Llama 3 405B 모델 공개와 함께 기대했던 테크니컬 리포트가 나왔다. Llama 2 리포트보다 훨씬 더 많은 정보가 포함되어 있어 굉장히 흥미롭다.

1. 프리트레이닝

웹 데이터 전처리에 대해 비교적 상세하게 기술하고 있다. 자체 개발한 Main Content Extractor를 사용했다. 전체 데이터에 대한 Deduplication을 수행했다고 하는데 Global Deduplication을 시사하는 것인지 궁금한 점이 있다. 추가적으로 CCNet 스타일의 Line Deduplication으로 Boilerplate를 추가 제거. C4/Gopher 스타일 휴리스틱 필터와 (아마도 LM 기반의) 텍스트 분포에서의 아웃라이어들에 대한 필터링도 사용.

Wikipedia를 레퍼런스로 잡은 fastText, Llama 2 예측 기반의 DistilRobert 분류기로 퀄리티 필터링.
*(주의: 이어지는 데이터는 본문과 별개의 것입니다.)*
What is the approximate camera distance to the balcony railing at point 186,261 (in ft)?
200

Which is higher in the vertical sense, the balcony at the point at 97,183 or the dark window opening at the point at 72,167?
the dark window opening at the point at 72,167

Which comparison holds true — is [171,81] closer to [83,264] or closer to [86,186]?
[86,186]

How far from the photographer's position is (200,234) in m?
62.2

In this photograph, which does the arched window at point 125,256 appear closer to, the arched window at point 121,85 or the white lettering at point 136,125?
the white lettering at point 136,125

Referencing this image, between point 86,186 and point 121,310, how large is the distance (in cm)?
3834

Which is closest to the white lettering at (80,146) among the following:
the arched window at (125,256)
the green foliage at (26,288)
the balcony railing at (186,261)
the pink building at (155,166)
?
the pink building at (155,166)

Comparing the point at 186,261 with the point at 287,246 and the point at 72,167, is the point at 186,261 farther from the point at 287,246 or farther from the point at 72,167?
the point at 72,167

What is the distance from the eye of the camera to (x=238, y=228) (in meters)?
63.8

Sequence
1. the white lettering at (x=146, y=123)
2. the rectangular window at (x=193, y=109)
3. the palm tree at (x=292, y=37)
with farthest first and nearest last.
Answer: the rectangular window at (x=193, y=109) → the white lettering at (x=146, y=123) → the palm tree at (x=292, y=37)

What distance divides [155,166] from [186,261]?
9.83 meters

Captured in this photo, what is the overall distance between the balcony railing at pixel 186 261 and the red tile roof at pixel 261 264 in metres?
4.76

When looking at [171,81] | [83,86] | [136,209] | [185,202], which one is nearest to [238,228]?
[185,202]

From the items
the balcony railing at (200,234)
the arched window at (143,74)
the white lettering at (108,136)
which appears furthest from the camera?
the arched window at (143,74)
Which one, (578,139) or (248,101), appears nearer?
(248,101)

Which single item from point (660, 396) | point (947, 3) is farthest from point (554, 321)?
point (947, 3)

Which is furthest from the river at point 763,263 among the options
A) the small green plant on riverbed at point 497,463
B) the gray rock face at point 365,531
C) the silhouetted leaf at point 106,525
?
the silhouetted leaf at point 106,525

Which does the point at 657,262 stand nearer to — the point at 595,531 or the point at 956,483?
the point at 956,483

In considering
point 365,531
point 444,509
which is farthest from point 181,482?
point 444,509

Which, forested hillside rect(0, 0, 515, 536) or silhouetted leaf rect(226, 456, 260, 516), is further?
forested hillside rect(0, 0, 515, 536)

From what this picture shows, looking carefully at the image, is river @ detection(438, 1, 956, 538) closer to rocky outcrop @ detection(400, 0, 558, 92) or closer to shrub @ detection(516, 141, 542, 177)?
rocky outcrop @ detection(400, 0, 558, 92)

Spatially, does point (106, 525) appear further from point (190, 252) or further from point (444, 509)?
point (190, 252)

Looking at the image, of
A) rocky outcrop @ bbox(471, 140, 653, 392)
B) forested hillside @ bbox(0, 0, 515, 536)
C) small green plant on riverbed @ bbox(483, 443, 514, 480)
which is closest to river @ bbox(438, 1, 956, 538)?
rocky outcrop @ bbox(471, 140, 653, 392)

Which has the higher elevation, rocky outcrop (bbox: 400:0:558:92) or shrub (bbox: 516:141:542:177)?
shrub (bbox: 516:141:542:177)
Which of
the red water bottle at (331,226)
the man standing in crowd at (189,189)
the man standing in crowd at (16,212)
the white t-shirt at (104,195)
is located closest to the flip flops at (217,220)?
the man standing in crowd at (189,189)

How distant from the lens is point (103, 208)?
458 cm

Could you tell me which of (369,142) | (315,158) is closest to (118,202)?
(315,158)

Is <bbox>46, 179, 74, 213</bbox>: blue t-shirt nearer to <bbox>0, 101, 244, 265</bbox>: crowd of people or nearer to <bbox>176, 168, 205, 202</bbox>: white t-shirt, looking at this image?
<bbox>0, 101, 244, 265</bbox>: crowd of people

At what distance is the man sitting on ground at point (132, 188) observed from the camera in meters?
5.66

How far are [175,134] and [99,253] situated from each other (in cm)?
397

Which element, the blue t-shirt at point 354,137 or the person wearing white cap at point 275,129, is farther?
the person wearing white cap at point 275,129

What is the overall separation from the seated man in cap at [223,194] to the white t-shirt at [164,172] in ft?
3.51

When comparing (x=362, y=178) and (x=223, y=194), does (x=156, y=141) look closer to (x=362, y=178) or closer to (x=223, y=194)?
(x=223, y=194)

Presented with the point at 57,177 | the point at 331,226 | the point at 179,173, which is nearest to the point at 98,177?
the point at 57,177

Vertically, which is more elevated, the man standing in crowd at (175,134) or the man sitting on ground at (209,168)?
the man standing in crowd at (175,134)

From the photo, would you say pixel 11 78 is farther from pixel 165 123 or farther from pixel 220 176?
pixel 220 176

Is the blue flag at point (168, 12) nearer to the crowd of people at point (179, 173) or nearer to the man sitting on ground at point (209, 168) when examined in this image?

DeepSeek 스타일의 수학과 코드 도메인에 특화한 웹 페이지 추출.

분류기를 사용해 웹 데이터의 도메인을 분류하고 Scaling Law 추정을 통해 데이터 믹스를 결정. 일반 지식 50%, 수학 및 추론 관련 25%, 코드 17%, 다국어 8%.

고품질 데이터로 학습 최종 단계에서 Annealing 적용. 역으로 Annealing을 사용해 데이터셋의 퀄리티를 검증하기도 함.

문서 간 Attention을 차단하기 위한 마스킹 적용. Long Context 추가 학습에 유용했다고 언급. Polyak Averaging도 적용.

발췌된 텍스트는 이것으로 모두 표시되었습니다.